A particular case of Visual Search is Person Search.

The model will be able to find a queried person, which has never been seen in the train dataset, from a gallery of images. For example a video stream of a surveillance camera can be considered as the gallery of images.

The model learns trough images of other person what are the features that determine the identity of a person (the color of the hair, the shape of the face, the length of the limbs etc.)

Person Search does person detection, re-identification. Detection is the first goal of the model, which first detects all the people. Re-identification means that the model is able to identify a person without ever having seen them.

If you want to learn both the tasks end-to-end you would need a combination of two losses. Since this is an example of a cascade model, it’s better to first build a model for detecting people, and then a model for identifying the detected people.

Note

In general, a multi-task neural network learns in a good way if the two tasks help each other. Doing two tasks jointly has sense if those two tasks are related.

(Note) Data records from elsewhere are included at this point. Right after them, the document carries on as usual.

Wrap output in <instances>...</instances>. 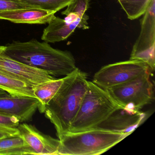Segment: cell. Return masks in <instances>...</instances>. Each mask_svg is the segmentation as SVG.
Here are the masks:
<instances>
[{
    "label": "cell",
    "instance_id": "1",
    "mask_svg": "<svg viewBox=\"0 0 155 155\" xmlns=\"http://www.w3.org/2000/svg\"><path fill=\"white\" fill-rule=\"evenodd\" d=\"M11 58L28 66L42 70L53 77L68 76L78 68L71 52L52 48L48 42L36 39L13 41L5 46Z\"/></svg>",
    "mask_w": 155,
    "mask_h": 155
},
{
    "label": "cell",
    "instance_id": "2",
    "mask_svg": "<svg viewBox=\"0 0 155 155\" xmlns=\"http://www.w3.org/2000/svg\"><path fill=\"white\" fill-rule=\"evenodd\" d=\"M87 85V75L78 68L68 75L63 86L45 107V117L54 125L58 138L69 131Z\"/></svg>",
    "mask_w": 155,
    "mask_h": 155
},
{
    "label": "cell",
    "instance_id": "3",
    "mask_svg": "<svg viewBox=\"0 0 155 155\" xmlns=\"http://www.w3.org/2000/svg\"><path fill=\"white\" fill-rule=\"evenodd\" d=\"M128 135L97 127L78 132L68 131L59 138L58 155H99Z\"/></svg>",
    "mask_w": 155,
    "mask_h": 155
},
{
    "label": "cell",
    "instance_id": "4",
    "mask_svg": "<svg viewBox=\"0 0 155 155\" xmlns=\"http://www.w3.org/2000/svg\"><path fill=\"white\" fill-rule=\"evenodd\" d=\"M121 107L107 90L88 81L87 91L69 131L78 132L97 127Z\"/></svg>",
    "mask_w": 155,
    "mask_h": 155
},
{
    "label": "cell",
    "instance_id": "5",
    "mask_svg": "<svg viewBox=\"0 0 155 155\" xmlns=\"http://www.w3.org/2000/svg\"><path fill=\"white\" fill-rule=\"evenodd\" d=\"M151 73L146 72L106 90L120 107L140 110L154 99V86L150 80Z\"/></svg>",
    "mask_w": 155,
    "mask_h": 155
},
{
    "label": "cell",
    "instance_id": "6",
    "mask_svg": "<svg viewBox=\"0 0 155 155\" xmlns=\"http://www.w3.org/2000/svg\"><path fill=\"white\" fill-rule=\"evenodd\" d=\"M148 71L152 72L145 62L130 59L102 67L95 73L92 82L106 90L126 83Z\"/></svg>",
    "mask_w": 155,
    "mask_h": 155
},
{
    "label": "cell",
    "instance_id": "7",
    "mask_svg": "<svg viewBox=\"0 0 155 155\" xmlns=\"http://www.w3.org/2000/svg\"><path fill=\"white\" fill-rule=\"evenodd\" d=\"M141 21V30L132 48L130 60L141 61L151 71L155 67V0H151Z\"/></svg>",
    "mask_w": 155,
    "mask_h": 155
},
{
    "label": "cell",
    "instance_id": "8",
    "mask_svg": "<svg viewBox=\"0 0 155 155\" xmlns=\"http://www.w3.org/2000/svg\"><path fill=\"white\" fill-rule=\"evenodd\" d=\"M64 19L54 16L43 31L41 40L48 43H55L67 39L77 28L88 29L87 15L73 12L66 14Z\"/></svg>",
    "mask_w": 155,
    "mask_h": 155
},
{
    "label": "cell",
    "instance_id": "9",
    "mask_svg": "<svg viewBox=\"0 0 155 155\" xmlns=\"http://www.w3.org/2000/svg\"><path fill=\"white\" fill-rule=\"evenodd\" d=\"M5 46H0V70L17 77L31 87L55 79L42 70L17 61L5 53Z\"/></svg>",
    "mask_w": 155,
    "mask_h": 155
},
{
    "label": "cell",
    "instance_id": "10",
    "mask_svg": "<svg viewBox=\"0 0 155 155\" xmlns=\"http://www.w3.org/2000/svg\"><path fill=\"white\" fill-rule=\"evenodd\" d=\"M17 128L18 136L30 148L32 155H58L61 144L59 139L42 133L31 124L22 123Z\"/></svg>",
    "mask_w": 155,
    "mask_h": 155
},
{
    "label": "cell",
    "instance_id": "11",
    "mask_svg": "<svg viewBox=\"0 0 155 155\" xmlns=\"http://www.w3.org/2000/svg\"><path fill=\"white\" fill-rule=\"evenodd\" d=\"M146 116L140 110L121 107L97 127L129 136L144 121Z\"/></svg>",
    "mask_w": 155,
    "mask_h": 155
},
{
    "label": "cell",
    "instance_id": "12",
    "mask_svg": "<svg viewBox=\"0 0 155 155\" xmlns=\"http://www.w3.org/2000/svg\"><path fill=\"white\" fill-rule=\"evenodd\" d=\"M39 105L36 98L13 96L8 93L0 95V114L16 117L20 122L31 120Z\"/></svg>",
    "mask_w": 155,
    "mask_h": 155
},
{
    "label": "cell",
    "instance_id": "13",
    "mask_svg": "<svg viewBox=\"0 0 155 155\" xmlns=\"http://www.w3.org/2000/svg\"><path fill=\"white\" fill-rule=\"evenodd\" d=\"M55 13L38 8H26L0 12V20H5L15 23L46 24L55 16Z\"/></svg>",
    "mask_w": 155,
    "mask_h": 155
},
{
    "label": "cell",
    "instance_id": "14",
    "mask_svg": "<svg viewBox=\"0 0 155 155\" xmlns=\"http://www.w3.org/2000/svg\"><path fill=\"white\" fill-rule=\"evenodd\" d=\"M68 76L60 79H55L32 87L35 97L39 102L38 109L40 113H44L46 105L63 86Z\"/></svg>",
    "mask_w": 155,
    "mask_h": 155
},
{
    "label": "cell",
    "instance_id": "15",
    "mask_svg": "<svg viewBox=\"0 0 155 155\" xmlns=\"http://www.w3.org/2000/svg\"><path fill=\"white\" fill-rule=\"evenodd\" d=\"M0 89L12 96L36 98L31 86L22 80L1 70Z\"/></svg>",
    "mask_w": 155,
    "mask_h": 155
},
{
    "label": "cell",
    "instance_id": "16",
    "mask_svg": "<svg viewBox=\"0 0 155 155\" xmlns=\"http://www.w3.org/2000/svg\"><path fill=\"white\" fill-rule=\"evenodd\" d=\"M32 155V152L19 136L0 139V155Z\"/></svg>",
    "mask_w": 155,
    "mask_h": 155
},
{
    "label": "cell",
    "instance_id": "17",
    "mask_svg": "<svg viewBox=\"0 0 155 155\" xmlns=\"http://www.w3.org/2000/svg\"><path fill=\"white\" fill-rule=\"evenodd\" d=\"M122 8L131 20L143 15L147 10L151 0H117Z\"/></svg>",
    "mask_w": 155,
    "mask_h": 155
},
{
    "label": "cell",
    "instance_id": "18",
    "mask_svg": "<svg viewBox=\"0 0 155 155\" xmlns=\"http://www.w3.org/2000/svg\"><path fill=\"white\" fill-rule=\"evenodd\" d=\"M33 8L56 12L67 7L72 0H14Z\"/></svg>",
    "mask_w": 155,
    "mask_h": 155
},
{
    "label": "cell",
    "instance_id": "19",
    "mask_svg": "<svg viewBox=\"0 0 155 155\" xmlns=\"http://www.w3.org/2000/svg\"><path fill=\"white\" fill-rule=\"evenodd\" d=\"M33 8L14 0H0V12Z\"/></svg>",
    "mask_w": 155,
    "mask_h": 155
},
{
    "label": "cell",
    "instance_id": "20",
    "mask_svg": "<svg viewBox=\"0 0 155 155\" xmlns=\"http://www.w3.org/2000/svg\"><path fill=\"white\" fill-rule=\"evenodd\" d=\"M20 122L19 120L16 117L0 114V125L11 127H17Z\"/></svg>",
    "mask_w": 155,
    "mask_h": 155
},
{
    "label": "cell",
    "instance_id": "21",
    "mask_svg": "<svg viewBox=\"0 0 155 155\" xmlns=\"http://www.w3.org/2000/svg\"><path fill=\"white\" fill-rule=\"evenodd\" d=\"M0 131L6 132L12 137L18 136L19 131L17 127H11L0 125Z\"/></svg>",
    "mask_w": 155,
    "mask_h": 155
},
{
    "label": "cell",
    "instance_id": "22",
    "mask_svg": "<svg viewBox=\"0 0 155 155\" xmlns=\"http://www.w3.org/2000/svg\"><path fill=\"white\" fill-rule=\"evenodd\" d=\"M9 134H8L6 132H3V131H0V139H2L6 138L11 137Z\"/></svg>",
    "mask_w": 155,
    "mask_h": 155
},
{
    "label": "cell",
    "instance_id": "23",
    "mask_svg": "<svg viewBox=\"0 0 155 155\" xmlns=\"http://www.w3.org/2000/svg\"><path fill=\"white\" fill-rule=\"evenodd\" d=\"M6 93H7V92L6 91L2 90L0 89V95H3V94H5Z\"/></svg>",
    "mask_w": 155,
    "mask_h": 155
}]
</instances>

Since detection and re-identification are not related (detection just wants to find people, throwing away anything that has to do with identity), the end-to-end approach is not a good idea. This is because the parameters are shared, so you would need to achieve two very different tasks with the same set of parameters.

If you need to follow a person trough multiple cameras, you need identification, since you need to re-identify the person across the different streams. If you only have a single camera and the person never goes out of sight, you can just follow the bounding box and ignore the identity.

Note

Another way of doing long term tracking if the person goes out of sight is path forecasting. Let’s say the person passes behind an house, you can forecast the path in order to then know that the person that appears is the same person.

Person Search Architecture

In person search, you first find the bounding box of the people with a Faster R-CNN and then you pass the cropped image to the Re-ID network, which compares it with the images in the gallery. This of course is just an example of an approach.

This approach has been state of the art for a while. It uses Faster R-CNN detection network with ROI Align.

The identification network outputs an unique ID for each identity, so the same person should yield the same, or very close ID. The id is some vector. The match is the person that has the closest match with the query, using something like cosine distance between those id vectors.

The main feature of this network is that during training they found a way for efficiently storing those ID (with a lookup table), and then force the same person to have the same ID, in order for the network to learn.

Another interesting idea is to not crop the query, but use the entire image, in order to also give some importance to the context. In this way the model can contextualise the image and learn the color changes due to the time of the day, and other similar stuff. This is the idea behind the QEEPS paper.